Brazilian journal of anesthesiology (Elsevier) – January 01, 2024
Source: PubMed
Summary
A promising breakthrough in pain management shows that targeted ketamine treatment can significantly reduce joint pain without systemic effects. Using animal models, researchers found that small doses of S(+)-Ketamine directly injected into joints affected by osteoarthritis improved mobility and reduced pain sensitivity. While the treatment didn't reduce synovial membrane inflammation, it helped restore normal walking patterns and grip strength in treated subjects.
Abstract
This study aimed to investigate the analgesic impact of S(+)-ketamine on pain behavior and synovial inflammation in an osteoarthritis (OA) model.
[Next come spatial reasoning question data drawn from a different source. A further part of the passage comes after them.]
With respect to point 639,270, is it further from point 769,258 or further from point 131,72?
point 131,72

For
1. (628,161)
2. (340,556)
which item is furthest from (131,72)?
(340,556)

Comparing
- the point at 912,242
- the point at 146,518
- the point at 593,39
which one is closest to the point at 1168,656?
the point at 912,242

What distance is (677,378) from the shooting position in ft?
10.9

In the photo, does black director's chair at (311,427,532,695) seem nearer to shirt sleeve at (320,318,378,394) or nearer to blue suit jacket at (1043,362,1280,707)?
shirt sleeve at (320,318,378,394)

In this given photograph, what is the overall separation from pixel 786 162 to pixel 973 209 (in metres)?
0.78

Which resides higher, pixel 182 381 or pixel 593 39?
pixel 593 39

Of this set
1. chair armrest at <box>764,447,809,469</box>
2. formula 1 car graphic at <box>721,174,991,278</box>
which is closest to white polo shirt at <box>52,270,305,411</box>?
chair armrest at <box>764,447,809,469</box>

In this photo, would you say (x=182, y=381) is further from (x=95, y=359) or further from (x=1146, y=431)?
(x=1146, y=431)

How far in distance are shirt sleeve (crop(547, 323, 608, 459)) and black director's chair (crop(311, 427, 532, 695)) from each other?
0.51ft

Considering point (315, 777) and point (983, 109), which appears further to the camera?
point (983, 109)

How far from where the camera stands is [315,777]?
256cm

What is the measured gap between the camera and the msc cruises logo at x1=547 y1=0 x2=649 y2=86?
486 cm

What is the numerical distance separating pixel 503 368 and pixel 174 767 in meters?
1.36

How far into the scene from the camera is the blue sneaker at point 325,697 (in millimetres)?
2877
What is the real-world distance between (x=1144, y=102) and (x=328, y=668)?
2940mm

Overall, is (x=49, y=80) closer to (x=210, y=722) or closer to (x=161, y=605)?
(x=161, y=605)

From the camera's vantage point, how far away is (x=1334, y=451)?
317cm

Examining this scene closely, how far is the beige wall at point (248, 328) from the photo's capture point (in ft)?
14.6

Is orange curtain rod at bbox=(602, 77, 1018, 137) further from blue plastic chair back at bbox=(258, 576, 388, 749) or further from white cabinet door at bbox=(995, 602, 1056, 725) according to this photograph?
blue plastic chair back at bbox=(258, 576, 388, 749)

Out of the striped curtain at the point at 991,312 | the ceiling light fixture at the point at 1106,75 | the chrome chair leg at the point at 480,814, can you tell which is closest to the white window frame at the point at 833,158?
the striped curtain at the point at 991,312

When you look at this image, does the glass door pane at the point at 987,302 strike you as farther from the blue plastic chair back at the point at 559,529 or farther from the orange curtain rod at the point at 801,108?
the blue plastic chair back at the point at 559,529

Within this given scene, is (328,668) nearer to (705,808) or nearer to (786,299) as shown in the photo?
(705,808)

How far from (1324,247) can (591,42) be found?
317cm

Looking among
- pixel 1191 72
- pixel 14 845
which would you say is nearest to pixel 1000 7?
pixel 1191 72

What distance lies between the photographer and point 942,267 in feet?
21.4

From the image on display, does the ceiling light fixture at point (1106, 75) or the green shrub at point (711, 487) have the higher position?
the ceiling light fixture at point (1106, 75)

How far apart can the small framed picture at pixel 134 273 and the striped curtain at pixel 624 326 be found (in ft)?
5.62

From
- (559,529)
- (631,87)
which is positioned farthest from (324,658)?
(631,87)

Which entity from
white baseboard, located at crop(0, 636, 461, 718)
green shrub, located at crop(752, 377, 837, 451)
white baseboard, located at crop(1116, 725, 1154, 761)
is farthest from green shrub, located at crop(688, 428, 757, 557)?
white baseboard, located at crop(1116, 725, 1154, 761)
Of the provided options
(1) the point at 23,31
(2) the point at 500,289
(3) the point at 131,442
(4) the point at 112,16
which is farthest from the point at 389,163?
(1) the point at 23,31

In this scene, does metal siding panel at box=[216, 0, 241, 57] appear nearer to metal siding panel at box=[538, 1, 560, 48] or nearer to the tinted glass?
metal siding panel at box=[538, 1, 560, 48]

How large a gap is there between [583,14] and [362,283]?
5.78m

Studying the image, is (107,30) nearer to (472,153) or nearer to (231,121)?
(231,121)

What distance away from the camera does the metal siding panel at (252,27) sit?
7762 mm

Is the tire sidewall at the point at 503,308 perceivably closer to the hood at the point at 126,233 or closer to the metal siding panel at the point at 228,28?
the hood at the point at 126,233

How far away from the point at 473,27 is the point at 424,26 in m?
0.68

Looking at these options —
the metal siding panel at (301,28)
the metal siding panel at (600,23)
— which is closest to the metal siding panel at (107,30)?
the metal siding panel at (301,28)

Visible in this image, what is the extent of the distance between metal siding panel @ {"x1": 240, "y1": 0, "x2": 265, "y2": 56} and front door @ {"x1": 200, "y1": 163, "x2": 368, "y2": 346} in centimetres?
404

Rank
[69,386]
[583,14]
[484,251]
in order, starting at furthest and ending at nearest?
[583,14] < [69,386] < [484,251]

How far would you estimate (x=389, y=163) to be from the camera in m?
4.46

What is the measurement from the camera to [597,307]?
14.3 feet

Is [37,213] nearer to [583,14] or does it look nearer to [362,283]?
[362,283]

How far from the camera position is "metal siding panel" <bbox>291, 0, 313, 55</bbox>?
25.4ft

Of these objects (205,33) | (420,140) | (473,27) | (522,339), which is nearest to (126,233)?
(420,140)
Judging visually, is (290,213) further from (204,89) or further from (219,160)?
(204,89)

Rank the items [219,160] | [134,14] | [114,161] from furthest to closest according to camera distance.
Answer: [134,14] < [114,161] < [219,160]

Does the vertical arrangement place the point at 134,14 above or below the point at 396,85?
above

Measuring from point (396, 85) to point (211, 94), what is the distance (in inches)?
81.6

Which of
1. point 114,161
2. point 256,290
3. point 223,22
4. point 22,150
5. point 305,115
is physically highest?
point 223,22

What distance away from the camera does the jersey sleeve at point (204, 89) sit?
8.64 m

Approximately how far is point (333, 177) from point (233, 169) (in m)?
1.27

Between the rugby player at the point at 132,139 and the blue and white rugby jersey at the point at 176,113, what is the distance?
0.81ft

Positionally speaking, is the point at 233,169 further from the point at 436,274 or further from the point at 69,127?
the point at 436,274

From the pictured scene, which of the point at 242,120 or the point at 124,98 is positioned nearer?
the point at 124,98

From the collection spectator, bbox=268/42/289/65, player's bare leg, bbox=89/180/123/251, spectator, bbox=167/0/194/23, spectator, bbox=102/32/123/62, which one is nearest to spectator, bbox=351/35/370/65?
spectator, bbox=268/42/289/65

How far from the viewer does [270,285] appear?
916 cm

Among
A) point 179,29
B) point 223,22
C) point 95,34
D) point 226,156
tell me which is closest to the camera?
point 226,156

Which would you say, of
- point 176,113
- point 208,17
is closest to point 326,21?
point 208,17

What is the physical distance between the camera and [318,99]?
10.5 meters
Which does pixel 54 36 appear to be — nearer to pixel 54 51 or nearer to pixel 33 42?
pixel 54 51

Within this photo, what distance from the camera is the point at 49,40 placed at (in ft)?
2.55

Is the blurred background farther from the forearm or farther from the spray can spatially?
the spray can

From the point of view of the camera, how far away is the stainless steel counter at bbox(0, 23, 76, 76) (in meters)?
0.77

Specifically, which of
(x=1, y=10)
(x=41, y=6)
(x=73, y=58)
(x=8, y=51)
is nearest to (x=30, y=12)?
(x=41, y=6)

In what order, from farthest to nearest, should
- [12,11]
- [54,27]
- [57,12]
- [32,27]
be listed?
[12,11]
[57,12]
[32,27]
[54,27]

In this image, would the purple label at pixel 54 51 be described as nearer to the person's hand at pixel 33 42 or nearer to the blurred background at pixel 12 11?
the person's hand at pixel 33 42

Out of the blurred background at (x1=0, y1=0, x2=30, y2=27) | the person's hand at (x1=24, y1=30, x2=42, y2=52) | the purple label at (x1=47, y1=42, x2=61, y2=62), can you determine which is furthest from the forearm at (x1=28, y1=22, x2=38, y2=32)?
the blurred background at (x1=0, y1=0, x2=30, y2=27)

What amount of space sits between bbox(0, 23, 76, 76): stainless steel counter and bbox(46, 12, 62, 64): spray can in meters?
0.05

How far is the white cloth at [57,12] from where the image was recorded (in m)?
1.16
Animals were grouped as follows: OA-Saline (n = 24) and OA-Ketamine (n = 24), OA induced via intra-articular sodium monoiodoacetate (MIA); a Non-OA group (n = 24) served as the control. On the 7th day post OA induction, animals received either saline or S(+)-ketamine (0.5 mg.kg-1). Behavioral and histopathological assessments were conducted up to day 28. S(+)-ketamine reduced allodynia from day 7 to 28 and hyperalgesia from day 10 to 28. It notably alleviated weight distribution deficits from day 10 until the end of the study. Significant walking improvement was observed on day 14 in S(+)-ketamine-treated rats. Starting on day 14, OA groups showed grip force decline, which was countered by S(+)-ketamine on day 21. However, S(+)-ketamine did not diminish synovial inflammation. Low Intra-articular (IA) doses of S(+)-ketamine reduced MIA-induced OA pain but did not reverse synovial histopathological changes. 23115 012030/2009-05.